Part of this is answered above (the family being the one space where women were allowed power of any kind preserves the economic and political power of the patriarchy). Further, warriors were rarely powerless within the politics of culture as well. In most cases, whoever controlled the army wielded the greatest influence. Allowing women to childrear does not offer any cultural power. Being a warrior absolutely does.
I understand that you’d argue there was a natural difference in physical prowess between men and women, but this does not explain why one grants cultural influence and the other does not. Discrimination, on the other hand, does.
I’m pretty sure no market economies existed until cultures were very much pouring through one another. These were not established within single cultures but as responses to cultures encountering one another. The fact that market economies exist through many economies, when it was created during a time of heavy economic exchange between cultures, makes perfect sense. And, again, in cases of economy, it’s often the case that powerful economies can force their system onto weaker economies.
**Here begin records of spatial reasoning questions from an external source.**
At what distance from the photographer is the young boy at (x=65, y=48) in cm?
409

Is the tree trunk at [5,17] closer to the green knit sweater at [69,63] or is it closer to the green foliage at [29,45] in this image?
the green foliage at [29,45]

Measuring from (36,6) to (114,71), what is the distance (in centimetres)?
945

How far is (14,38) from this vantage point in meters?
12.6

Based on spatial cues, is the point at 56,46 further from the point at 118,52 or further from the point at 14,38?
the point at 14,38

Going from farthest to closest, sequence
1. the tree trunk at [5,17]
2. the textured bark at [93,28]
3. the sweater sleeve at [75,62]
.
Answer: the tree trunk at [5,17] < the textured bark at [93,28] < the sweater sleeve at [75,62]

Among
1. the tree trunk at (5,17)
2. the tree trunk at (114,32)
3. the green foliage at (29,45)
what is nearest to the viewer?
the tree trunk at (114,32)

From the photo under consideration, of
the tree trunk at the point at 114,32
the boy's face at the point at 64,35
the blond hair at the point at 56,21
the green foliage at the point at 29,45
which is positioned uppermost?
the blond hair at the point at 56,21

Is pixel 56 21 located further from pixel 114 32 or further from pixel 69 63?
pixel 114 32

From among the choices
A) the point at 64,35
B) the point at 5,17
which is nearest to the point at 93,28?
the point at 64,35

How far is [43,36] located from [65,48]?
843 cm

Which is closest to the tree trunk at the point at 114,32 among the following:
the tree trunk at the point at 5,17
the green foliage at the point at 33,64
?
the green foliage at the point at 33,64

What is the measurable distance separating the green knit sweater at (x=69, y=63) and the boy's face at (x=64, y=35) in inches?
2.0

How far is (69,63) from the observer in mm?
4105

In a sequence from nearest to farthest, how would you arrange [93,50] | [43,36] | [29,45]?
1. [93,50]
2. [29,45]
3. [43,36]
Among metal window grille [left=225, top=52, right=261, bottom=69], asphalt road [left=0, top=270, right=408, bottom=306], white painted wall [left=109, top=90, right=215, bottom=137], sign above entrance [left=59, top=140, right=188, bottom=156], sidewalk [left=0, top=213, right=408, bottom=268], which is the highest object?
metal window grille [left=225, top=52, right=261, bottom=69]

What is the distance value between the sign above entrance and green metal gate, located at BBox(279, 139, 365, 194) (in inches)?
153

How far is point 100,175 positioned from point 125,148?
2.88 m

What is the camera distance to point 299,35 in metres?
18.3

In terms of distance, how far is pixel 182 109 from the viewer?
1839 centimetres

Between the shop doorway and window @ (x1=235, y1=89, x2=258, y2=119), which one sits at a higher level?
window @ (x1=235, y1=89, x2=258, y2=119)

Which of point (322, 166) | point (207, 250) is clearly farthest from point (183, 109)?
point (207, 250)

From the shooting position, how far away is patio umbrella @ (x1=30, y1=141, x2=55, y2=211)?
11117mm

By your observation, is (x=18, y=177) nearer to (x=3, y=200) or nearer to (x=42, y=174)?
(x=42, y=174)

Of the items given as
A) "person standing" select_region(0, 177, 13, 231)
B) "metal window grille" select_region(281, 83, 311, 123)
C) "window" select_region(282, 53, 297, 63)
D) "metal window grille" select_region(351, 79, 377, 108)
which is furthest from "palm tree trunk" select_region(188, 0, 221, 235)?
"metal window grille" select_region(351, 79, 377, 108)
Again, a form of oppression, not independent development.
Almost. Again, the ten finger thing isn’t the whole truth, far from it - oppression (both aggressive and benign) caused the homogenization of number systems into base-10 standard far more than ten fingers ever did.
But more to the point: the element of my argument both jsroberts and yourself are missing is that a natural difference does not have to equal cultural disparity/disadvantage, only a difference. Taking your own example, women as warriors - the problem is not that women aren’t warriors in most cultures; the problem is that not being a warrior puts them at a cultural disadvantage from a social, economic, and political standpoint (social, economic, and political has been my definition of cultural from the very start, I’ve stated this numerous times, not changing anything here).
So take an inverse example to the situation in your own home country: let’s say men were forced to enlist and women were not allowed to enlist at all. But let’s say men who enlisted actually got better pay, better jobs when they were done, and better social standing. If that were true, then not letting women enlist would be discrimination, not because women should be warriors, but because in this culture warriors are given advantages that should not be denied women. By lumping these advantages in with “being a warrior”, something that is entirely unnecessary, it is active discrimination against women. Do you see?
Immoral? What? Why would I think that?
You’ve lost me a little bit with this last paragraph. I think you’re attributing too many motives and beliefs to me that I don’t have. I don’t think anything is an “accident of history”, no. Probably not even one single thing. I think everything is an active decision made by those in power at any given time. I think men having physical superiority over women made them natural oppressors (I know that’s a loaded word, but it’s also true if you take it in an unemotional way) to begin with. Once any group is in power, they shape culture to reflect their needs and to keep influence and cultural power. None of that is accidental. But it is a whole lot of oppression.